A new report by the Joint United Nations Program on HIV/AIDS (UNAIDS) shows that countries are getting on the “fast track,” with an additional one million people accessing treatment in just six months (January to June 2016). By June 2016, around 18.2 million (16.1 million to 19.0 million) people had access to the life-saving medicines, including 910,000 children—double the number from five years earlier. If these efforts are sustained and increased, the world will be on track to achieve the target of 30 million people on antiretroviral treatment by 2020.
Get on the Fast-Track: The Life-Cycle Approach to HIV was launched in Windhoek, Namibia, by Namibian President Hage Geingob and UNAIDS Executive Director Michel Sidibé. “Just under two years ago, 15 million people were accessing antiretroviral treatment—today more than 18 million are on treatment, and new HIV infections among children continue to fall,” said President Geingob. “Now, we must ensure that the world stays on the fast track to end the AIDS epidemic by 2030 in Namibia, in Africa, and across the world.”

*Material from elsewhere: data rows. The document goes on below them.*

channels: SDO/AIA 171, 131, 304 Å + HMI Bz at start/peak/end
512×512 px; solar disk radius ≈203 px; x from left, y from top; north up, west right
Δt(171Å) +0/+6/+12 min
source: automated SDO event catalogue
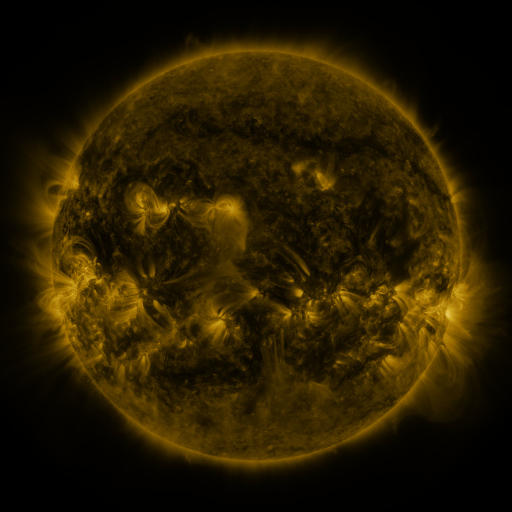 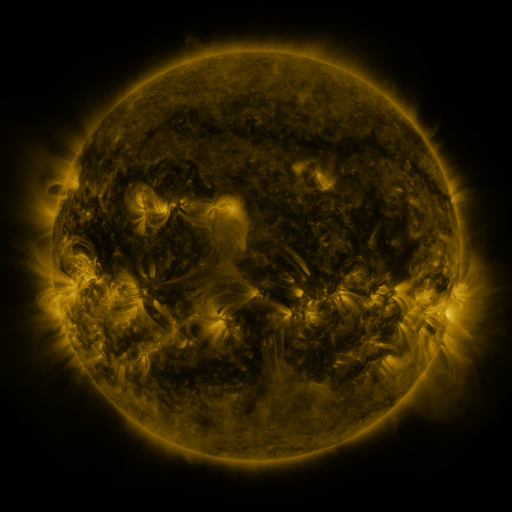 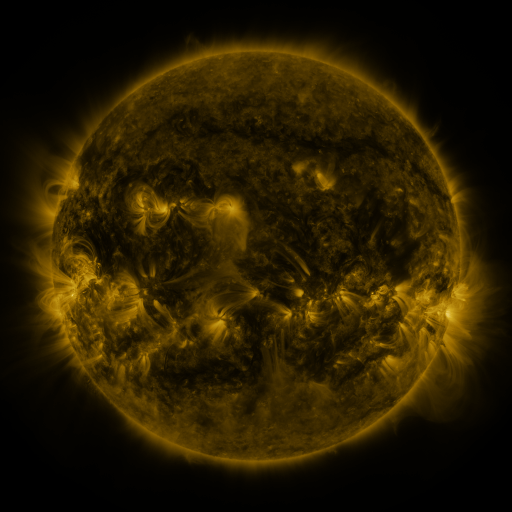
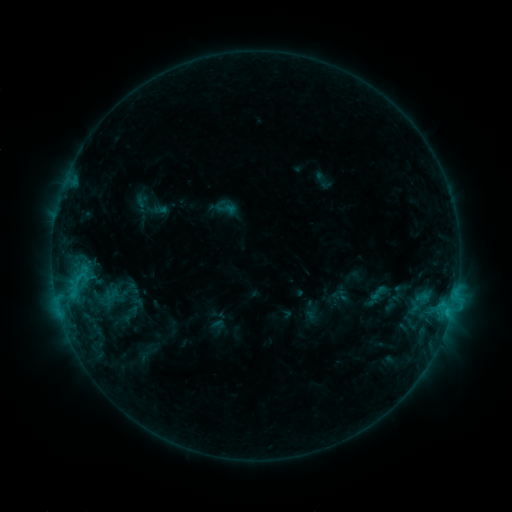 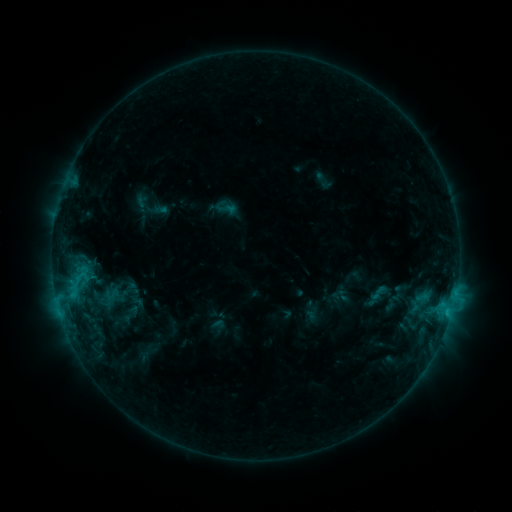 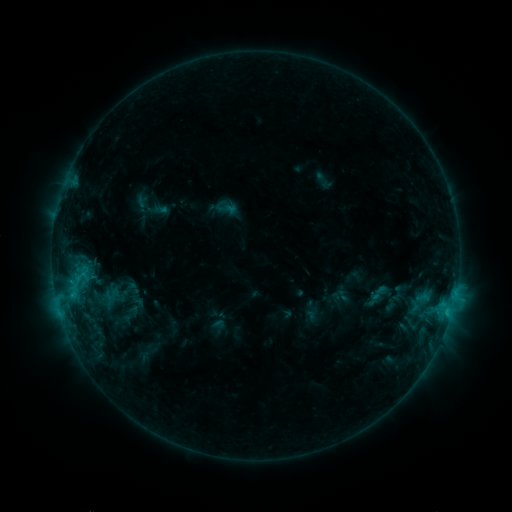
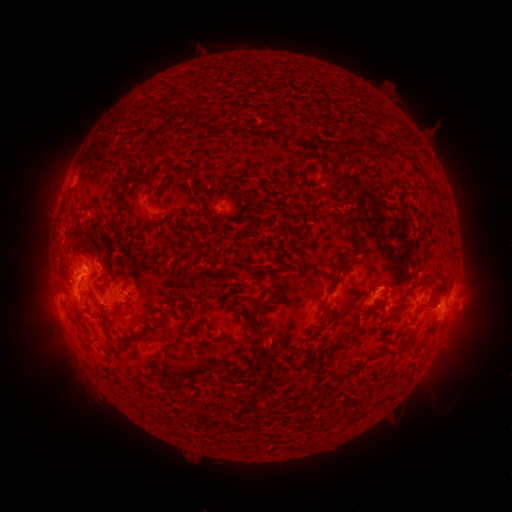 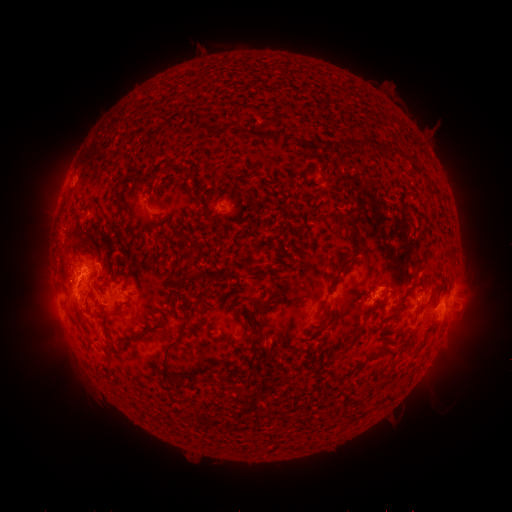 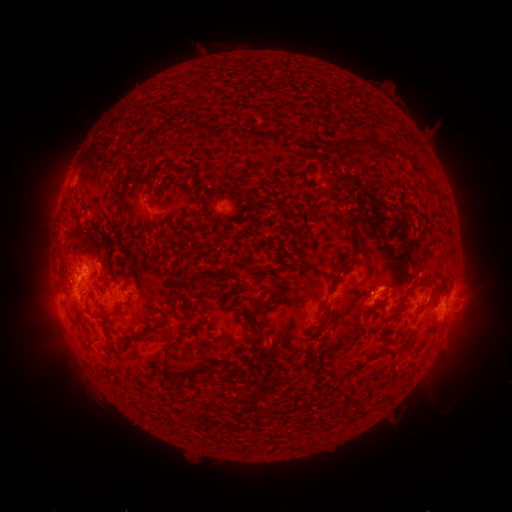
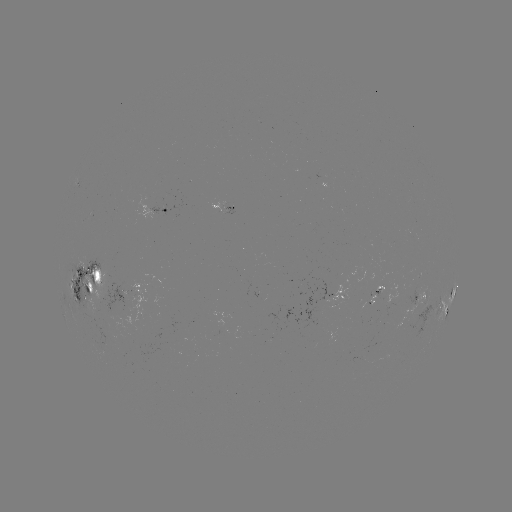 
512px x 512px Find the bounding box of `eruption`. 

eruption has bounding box [32, 257, 78, 301].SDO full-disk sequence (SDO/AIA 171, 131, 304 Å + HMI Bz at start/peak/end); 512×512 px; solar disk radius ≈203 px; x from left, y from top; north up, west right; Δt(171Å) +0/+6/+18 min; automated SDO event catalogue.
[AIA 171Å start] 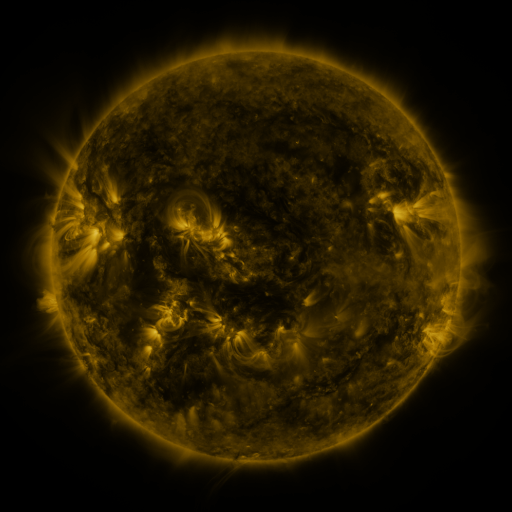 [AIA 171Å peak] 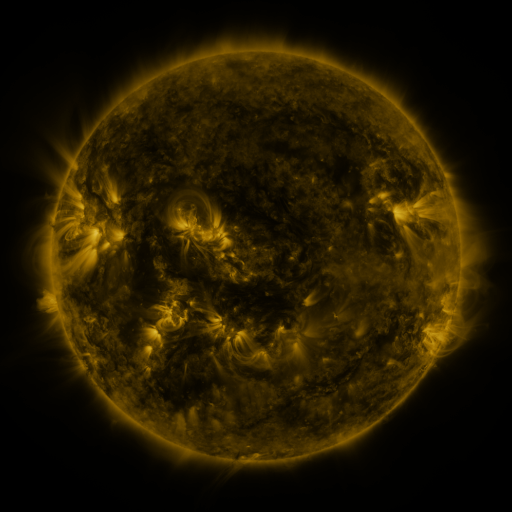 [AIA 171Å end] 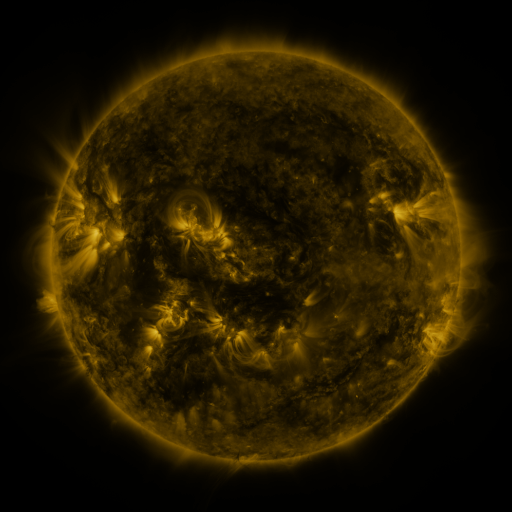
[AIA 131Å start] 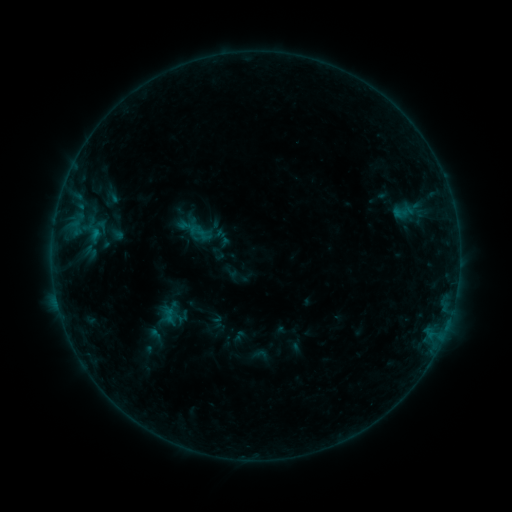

The report contains detailed data on the complexities of HIV and reveals that girls’ transition to womanhood is a very dangerous time, particularly in sub-Saharan Africa. “Young women are facing a triple threat,” said Sidibé. “They are at high risk of HIV infection, have low rates of HIV testing, and have poor adherence to treatment. The world is failing young women and we urgently need to do more.”
HIV prevention is key to ending the AIDS epidemic among young women. Recent data from South Africa show that young women are acquiring HIV from adult men, while men acquire HIV much later in life after they transition into adulthood and continue the cycle of new infections.
The report also shows the life-extending impact of treatment. In 2015, there were more people older than 50 years of age living with HIV than ever before—5.8 million. The report highlights that if treatment targets are reached, that number is expected to soar to 8.5 million by 2020. Older people living with HIV, however, have up to five times the risk of chronic disease, and a comprehensive strategy is needed to respond to increasing long-term health care costs.
The report also warns of the risk of drug resistance and the need to reduce the costs of second- and third-line treatments. It also highlights the need for more synergies with tuberculosis (TB), human papillomavirus and cervical cancer, and hepatitis C programs in order to reduce the major causes of illness and death among people living with HIV. In 2015, 440,000 of the 1.1 million people who died from an AIDS-related illness died from TB, including 40,000 children.
“The progress we have made is remarkable, particularly around treatment, but it is also incredibly fragile,” Sidibé said. “New threats are emerging, and if we do not act now we risk resurgence and resistance. We have seen this with TB. We must not make the same mistakes again.”
The report outlines that large numbers of people at higher risk of HIV infection and people living in high-burden areas are being left without access to HIV services at critical points in their lives, opening the door to new HIV infections and increasing the risk of dying from AIDS-related illnesses. The report examines the gaps and approaches needed in HIV programming across the life cycle and offers tailored HIV prevention and treatment solutions for every stage of life.